The defense delivered another takeaway on its next possession on the field when Danny Trevathan strip-sacked Wilson and Leonard Floyd fell on the football. 

One of the key leaders on the defense, Trevathan has been constantly preaching to his teammates how the games they have lost so many times in the past can be won. Trevathan has a Super Bowl ring from Denver as a reminder of what his words mean.

"We're not complacent," Trevathan said. "We're still hungry."

Mack's presence with this Bears defense was once again felt by an opponent, this time being Wilson. Mack finished with five tackles, a tackle for a loss, a sack and a forced fumble -- ho hum -- and his presence helped create opportuniites for his teammates. Bears defensive coordinator Vic Fangio continued to attack the Seahawks on Mack's edge of the defense, whether that was with a defensive end like Akiem Hicks or a nickelback like Bryce Callahan.
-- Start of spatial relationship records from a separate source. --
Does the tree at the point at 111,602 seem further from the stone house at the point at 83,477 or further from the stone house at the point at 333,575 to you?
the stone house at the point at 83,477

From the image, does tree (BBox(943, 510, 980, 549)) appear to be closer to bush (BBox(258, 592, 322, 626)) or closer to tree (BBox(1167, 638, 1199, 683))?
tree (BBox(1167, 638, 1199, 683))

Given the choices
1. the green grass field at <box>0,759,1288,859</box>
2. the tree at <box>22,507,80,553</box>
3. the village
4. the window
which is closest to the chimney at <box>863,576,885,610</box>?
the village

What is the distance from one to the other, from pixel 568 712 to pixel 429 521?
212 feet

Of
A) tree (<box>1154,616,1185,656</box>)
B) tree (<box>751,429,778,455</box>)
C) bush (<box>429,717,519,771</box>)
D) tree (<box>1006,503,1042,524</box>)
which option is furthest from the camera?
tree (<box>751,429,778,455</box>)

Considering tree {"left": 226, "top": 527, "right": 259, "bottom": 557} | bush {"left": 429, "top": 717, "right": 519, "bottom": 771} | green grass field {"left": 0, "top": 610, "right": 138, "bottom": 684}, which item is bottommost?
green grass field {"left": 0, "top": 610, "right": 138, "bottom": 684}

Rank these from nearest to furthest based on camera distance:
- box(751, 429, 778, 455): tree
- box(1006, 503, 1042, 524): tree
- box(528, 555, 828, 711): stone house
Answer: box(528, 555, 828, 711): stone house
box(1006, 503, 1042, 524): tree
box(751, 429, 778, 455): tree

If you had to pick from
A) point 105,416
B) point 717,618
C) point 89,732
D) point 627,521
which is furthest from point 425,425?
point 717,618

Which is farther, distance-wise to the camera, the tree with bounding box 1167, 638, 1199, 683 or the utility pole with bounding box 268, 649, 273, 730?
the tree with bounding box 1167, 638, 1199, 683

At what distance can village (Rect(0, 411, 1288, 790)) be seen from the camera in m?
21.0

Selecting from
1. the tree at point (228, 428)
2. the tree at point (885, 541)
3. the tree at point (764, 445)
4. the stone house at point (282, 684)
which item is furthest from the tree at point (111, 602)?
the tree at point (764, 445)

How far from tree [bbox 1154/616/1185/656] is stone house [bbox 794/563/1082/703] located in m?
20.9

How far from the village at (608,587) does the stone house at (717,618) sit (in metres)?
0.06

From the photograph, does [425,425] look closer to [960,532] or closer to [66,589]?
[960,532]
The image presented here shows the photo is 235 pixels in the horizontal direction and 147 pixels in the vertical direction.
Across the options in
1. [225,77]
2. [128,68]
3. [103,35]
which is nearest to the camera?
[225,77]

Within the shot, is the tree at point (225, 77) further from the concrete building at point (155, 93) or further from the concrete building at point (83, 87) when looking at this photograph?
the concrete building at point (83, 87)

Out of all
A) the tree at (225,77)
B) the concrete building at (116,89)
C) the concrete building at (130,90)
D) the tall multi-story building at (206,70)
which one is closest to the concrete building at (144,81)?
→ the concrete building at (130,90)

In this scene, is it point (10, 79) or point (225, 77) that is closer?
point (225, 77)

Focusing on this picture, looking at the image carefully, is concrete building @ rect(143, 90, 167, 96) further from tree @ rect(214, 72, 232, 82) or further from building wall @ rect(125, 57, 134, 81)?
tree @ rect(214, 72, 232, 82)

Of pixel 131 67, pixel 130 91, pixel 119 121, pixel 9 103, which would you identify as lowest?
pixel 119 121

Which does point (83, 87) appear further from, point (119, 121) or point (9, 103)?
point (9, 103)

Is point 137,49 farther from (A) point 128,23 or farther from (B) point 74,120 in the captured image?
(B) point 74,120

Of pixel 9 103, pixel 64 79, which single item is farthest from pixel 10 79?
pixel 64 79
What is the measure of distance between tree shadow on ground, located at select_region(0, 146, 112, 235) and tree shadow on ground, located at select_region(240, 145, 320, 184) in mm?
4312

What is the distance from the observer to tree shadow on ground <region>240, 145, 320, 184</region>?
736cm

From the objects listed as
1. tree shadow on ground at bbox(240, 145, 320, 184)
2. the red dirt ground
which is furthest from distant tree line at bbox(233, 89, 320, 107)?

In the second quarter, Mack created disruption that led to a sack by Jackson, made a tackle for no gain and forced a fumble on a sack -- all within three consecutive plays.

"People when they come here, they need to fear the Bears," Amukamara said. "We're trying to instill that and bring it back."

Playing in primetime before a national audience, the Bears had the right stage for taking a step toward a return to prominence. They relished the Monday night opportunity, not only because of the attention it offers but for bouncing back from the disappointing season opener.

The Bears left that visiting locker room at Lambeau Field gutted by the result. The incredible feats of that first half in Green Bay were washed away by Aaron Rodgers and the latest performance in his Hall of Fame career. The Bears let it sting for 48 hours and then did something about it.

Talking about it was just part of the solution. In practice, each player made it an emphasis to swarm at the football until the whistle sounded, then they took that mindset to the game. They spent the week studying how to nab an interception, to force a fumble, to win a game, then they took the approach to Soldier Field.

The Bears practiced what they preached.

"We kept emphasizing 'finish, finish,'" Jackson said. "That's been the topic of the week. That's the topic of the season. We need to continue to finish, because we know what we're capable of."